Stored records -

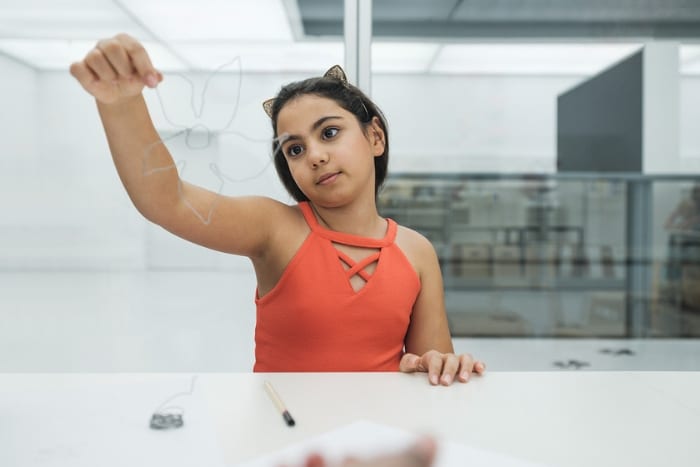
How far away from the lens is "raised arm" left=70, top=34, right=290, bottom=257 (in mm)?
567

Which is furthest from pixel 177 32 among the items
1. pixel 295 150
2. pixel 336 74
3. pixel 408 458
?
pixel 408 458

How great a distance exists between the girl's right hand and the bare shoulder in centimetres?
52

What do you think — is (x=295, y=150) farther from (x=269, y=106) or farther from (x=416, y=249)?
(x=416, y=249)

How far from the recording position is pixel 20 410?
23.7 inches

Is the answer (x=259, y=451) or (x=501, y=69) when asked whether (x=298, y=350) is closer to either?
(x=259, y=451)

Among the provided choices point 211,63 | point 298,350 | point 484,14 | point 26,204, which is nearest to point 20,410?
point 298,350

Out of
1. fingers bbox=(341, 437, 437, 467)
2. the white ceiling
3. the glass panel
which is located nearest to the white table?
fingers bbox=(341, 437, 437, 467)

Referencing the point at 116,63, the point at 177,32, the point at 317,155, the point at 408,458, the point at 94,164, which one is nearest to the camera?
the point at 408,458

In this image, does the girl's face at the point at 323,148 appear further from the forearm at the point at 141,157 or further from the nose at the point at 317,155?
the forearm at the point at 141,157

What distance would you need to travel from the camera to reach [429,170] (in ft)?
7.32

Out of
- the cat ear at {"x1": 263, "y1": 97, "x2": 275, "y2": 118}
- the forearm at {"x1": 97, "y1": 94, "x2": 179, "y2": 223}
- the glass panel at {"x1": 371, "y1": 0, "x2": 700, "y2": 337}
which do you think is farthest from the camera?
the glass panel at {"x1": 371, "y1": 0, "x2": 700, "y2": 337}

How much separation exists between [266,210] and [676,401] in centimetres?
60

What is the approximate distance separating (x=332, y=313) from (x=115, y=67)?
18.3 inches

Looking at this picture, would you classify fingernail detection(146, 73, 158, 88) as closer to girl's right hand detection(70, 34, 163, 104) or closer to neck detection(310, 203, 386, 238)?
girl's right hand detection(70, 34, 163, 104)
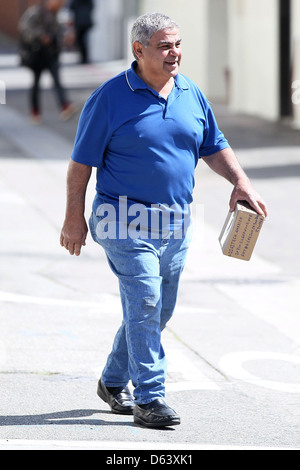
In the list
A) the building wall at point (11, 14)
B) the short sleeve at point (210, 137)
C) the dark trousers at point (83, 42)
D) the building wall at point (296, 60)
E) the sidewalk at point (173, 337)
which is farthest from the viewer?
the building wall at point (11, 14)

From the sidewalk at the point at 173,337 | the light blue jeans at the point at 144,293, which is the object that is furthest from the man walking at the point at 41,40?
the light blue jeans at the point at 144,293

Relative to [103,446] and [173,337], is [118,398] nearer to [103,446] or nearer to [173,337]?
[103,446]

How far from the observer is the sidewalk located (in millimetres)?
5082

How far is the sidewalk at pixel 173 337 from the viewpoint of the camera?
200 inches

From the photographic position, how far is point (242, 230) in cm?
511

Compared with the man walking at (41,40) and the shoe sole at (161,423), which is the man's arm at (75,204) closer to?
the shoe sole at (161,423)

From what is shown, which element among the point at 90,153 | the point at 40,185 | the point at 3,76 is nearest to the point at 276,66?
the point at 40,185

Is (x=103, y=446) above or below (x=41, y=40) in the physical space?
below

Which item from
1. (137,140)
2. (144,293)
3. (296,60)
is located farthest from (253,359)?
(296,60)

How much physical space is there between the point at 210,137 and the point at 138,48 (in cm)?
57

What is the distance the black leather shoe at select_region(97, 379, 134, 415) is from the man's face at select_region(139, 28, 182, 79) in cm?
154

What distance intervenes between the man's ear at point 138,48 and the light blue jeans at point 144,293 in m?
0.77
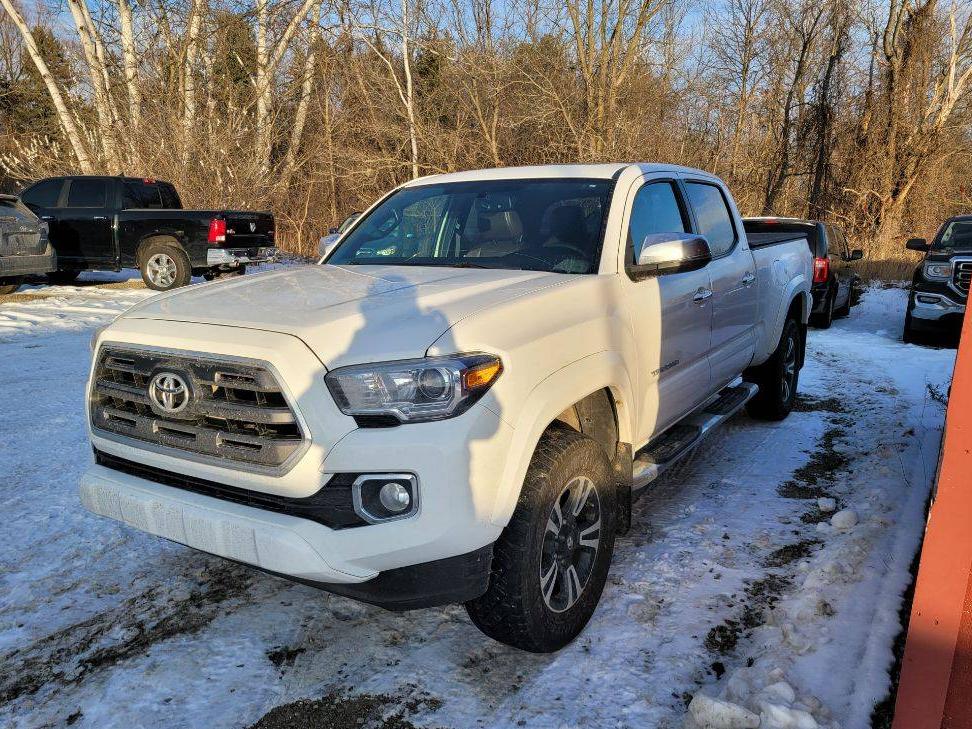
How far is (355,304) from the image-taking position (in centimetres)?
275

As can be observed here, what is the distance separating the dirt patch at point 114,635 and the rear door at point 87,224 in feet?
37.8

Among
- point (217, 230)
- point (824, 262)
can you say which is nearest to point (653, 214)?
point (824, 262)

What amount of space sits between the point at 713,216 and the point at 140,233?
11112mm

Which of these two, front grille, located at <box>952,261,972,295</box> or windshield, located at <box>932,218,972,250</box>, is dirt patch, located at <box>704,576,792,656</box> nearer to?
front grille, located at <box>952,261,972,295</box>

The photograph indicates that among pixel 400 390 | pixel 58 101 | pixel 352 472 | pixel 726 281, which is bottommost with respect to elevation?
pixel 352 472

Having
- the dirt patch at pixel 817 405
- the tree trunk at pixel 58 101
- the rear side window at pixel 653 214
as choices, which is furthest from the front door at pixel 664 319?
the tree trunk at pixel 58 101

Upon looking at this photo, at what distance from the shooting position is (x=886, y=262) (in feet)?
62.2

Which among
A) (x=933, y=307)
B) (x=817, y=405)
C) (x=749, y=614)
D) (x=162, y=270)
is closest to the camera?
Result: (x=749, y=614)

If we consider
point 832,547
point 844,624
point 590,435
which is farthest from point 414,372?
point 832,547

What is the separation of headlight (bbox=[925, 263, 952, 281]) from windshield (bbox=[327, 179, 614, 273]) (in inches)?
324

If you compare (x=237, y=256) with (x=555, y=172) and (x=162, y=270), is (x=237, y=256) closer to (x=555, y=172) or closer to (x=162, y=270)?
(x=162, y=270)

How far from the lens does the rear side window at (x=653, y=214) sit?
147 inches

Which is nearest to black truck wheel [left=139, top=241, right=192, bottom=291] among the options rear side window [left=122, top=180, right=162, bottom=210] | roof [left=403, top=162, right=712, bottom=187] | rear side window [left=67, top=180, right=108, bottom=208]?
rear side window [left=122, top=180, right=162, bottom=210]

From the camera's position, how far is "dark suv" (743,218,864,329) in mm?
10938
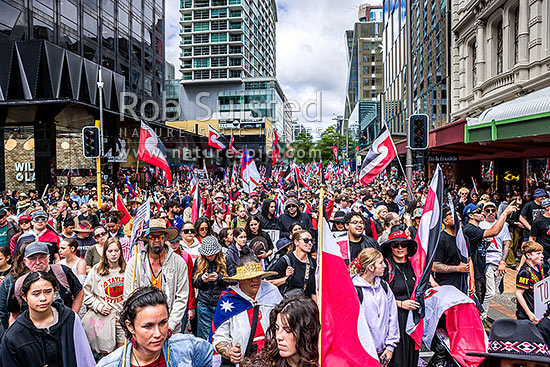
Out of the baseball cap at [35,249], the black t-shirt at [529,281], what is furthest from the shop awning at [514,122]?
the baseball cap at [35,249]

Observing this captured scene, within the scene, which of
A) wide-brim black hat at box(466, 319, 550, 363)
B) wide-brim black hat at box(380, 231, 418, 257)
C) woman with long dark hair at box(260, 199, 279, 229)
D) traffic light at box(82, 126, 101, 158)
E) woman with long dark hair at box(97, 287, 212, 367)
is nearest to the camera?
wide-brim black hat at box(466, 319, 550, 363)

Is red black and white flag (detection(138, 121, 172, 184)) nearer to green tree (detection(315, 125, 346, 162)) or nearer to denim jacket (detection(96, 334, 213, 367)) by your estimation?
denim jacket (detection(96, 334, 213, 367))

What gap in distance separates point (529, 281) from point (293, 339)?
366 cm

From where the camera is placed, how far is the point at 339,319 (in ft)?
10.9

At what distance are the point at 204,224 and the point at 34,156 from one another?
74.8ft

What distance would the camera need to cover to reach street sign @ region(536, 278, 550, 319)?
15.6ft

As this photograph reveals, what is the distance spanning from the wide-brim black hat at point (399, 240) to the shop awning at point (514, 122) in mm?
6245

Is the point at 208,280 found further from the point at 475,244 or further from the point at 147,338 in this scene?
the point at 475,244

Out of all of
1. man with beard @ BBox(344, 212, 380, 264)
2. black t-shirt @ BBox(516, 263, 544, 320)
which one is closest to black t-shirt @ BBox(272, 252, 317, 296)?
man with beard @ BBox(344, 212, 380, 264)

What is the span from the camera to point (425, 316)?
4.48 meters

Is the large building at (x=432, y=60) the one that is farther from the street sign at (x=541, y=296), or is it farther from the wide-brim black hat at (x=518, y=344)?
the wide-brim black hat at (x=518, y=344)

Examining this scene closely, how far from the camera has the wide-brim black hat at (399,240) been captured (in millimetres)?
4875

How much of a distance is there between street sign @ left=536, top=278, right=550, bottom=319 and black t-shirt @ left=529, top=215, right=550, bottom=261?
3228mm

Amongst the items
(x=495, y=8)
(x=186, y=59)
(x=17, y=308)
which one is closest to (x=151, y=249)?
(x=17, y=308)
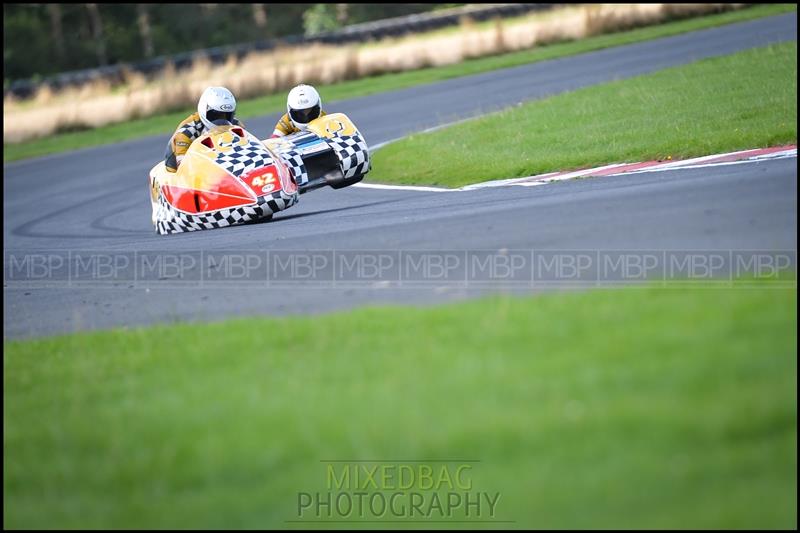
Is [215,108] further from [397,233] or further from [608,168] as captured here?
[608,168]

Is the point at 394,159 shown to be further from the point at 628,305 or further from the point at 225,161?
the point at 628,305

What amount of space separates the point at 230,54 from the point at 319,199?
1714cm

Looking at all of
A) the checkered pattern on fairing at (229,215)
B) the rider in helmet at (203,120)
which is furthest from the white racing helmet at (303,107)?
the checkered pattern on fairing at (229,215)

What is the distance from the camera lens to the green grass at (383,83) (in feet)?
87.2

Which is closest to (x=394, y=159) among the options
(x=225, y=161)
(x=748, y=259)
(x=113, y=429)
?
(x=225, y=161)

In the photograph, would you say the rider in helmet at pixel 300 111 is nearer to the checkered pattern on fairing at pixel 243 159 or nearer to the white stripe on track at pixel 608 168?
the checkered pattern on fairing at pixel 243 159

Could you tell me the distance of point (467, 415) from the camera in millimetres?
4922

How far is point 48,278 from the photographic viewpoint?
35.2 ft

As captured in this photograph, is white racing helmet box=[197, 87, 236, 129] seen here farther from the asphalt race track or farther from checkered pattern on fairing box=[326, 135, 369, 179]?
the asphalt race track

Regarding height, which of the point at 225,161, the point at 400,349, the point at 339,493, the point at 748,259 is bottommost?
the point at 339,493

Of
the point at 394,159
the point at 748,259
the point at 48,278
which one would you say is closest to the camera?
the point at 748,259

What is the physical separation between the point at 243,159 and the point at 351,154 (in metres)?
1.71

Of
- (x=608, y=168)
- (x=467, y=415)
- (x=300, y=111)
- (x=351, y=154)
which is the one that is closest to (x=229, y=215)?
(x=351, y=154)

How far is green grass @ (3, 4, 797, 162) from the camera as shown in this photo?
26594mm
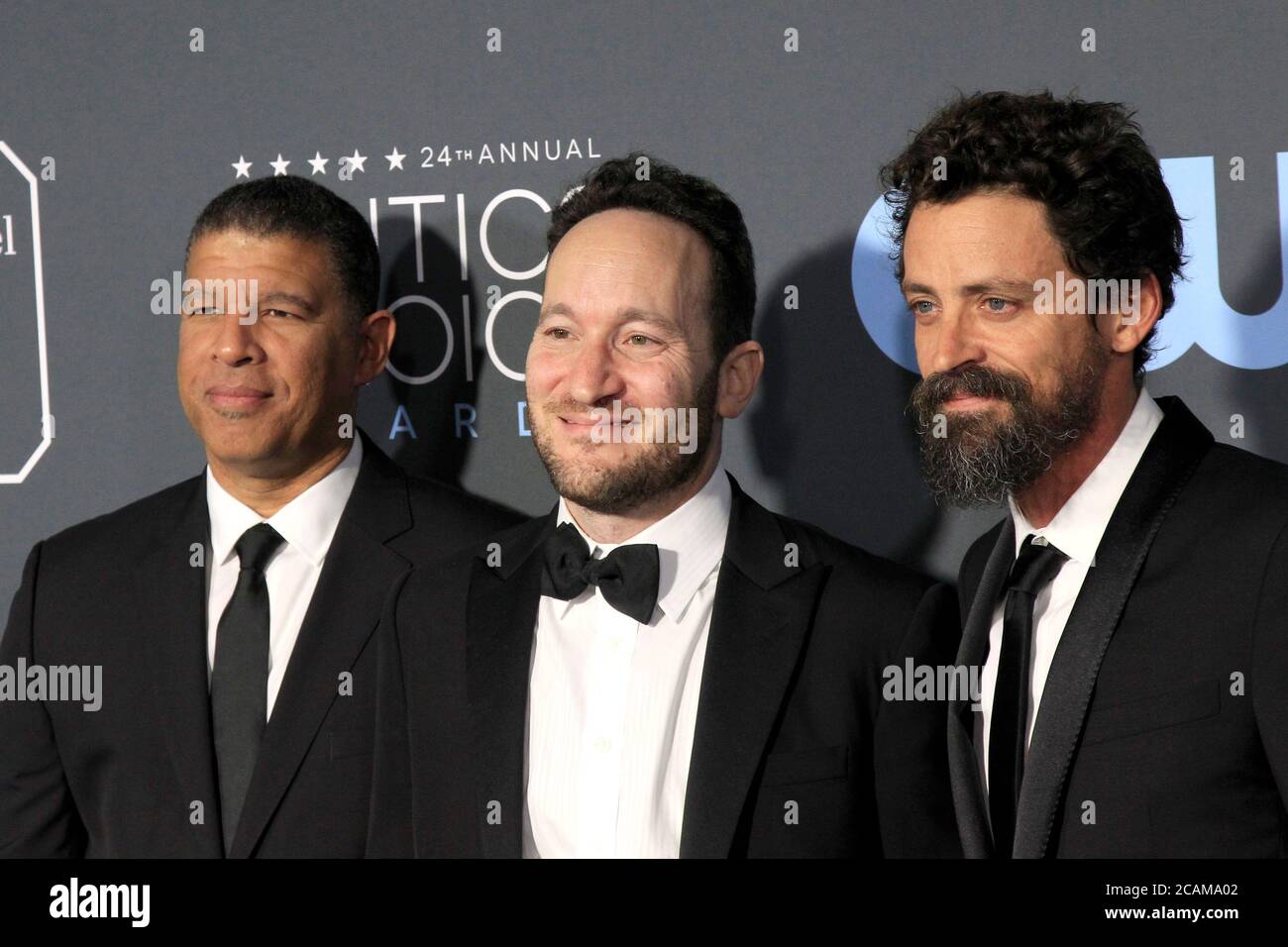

TO BE DONE - Reproduce verbatim the lines from the one containing "What gap in" through the one containing "4.48 meters", with both of those lines included.

TASK RESULT -
What gap in distance separates point (529, 281) from point (293, 339)?
366 cm

From where the camera is placed, how far is the point at 339,319 (in ft)?
10.9

At what distance are the point at 204,224 and the point at 34,156 from one another?
74.8ft

What distance would the camera need to cover to reach street sign @ region(536, 278, 550, 319)?
15.6ft

As this photograph reveals, what is the distance spanning from the wide-brim black hat at point (399, 240) to the shop awning at point (514, 122) in mm?
6245

Is the point at 208,280 found further from the point at 475,244 or further from the point at 147,338 in this scene?
the point at 475,244

Out of all of
1. man with beard @ BBox(344, 212, 380, 264)
2. black t-shirt @ BBox(516, 263, 544, 320)
which one is closest to black t-shirt @ BBox(272, 252, 317, 296)?
man with beard @ BBox(344, 212, 380, 264)

What is the span from the camera to point (425, 316)?
4.48 meters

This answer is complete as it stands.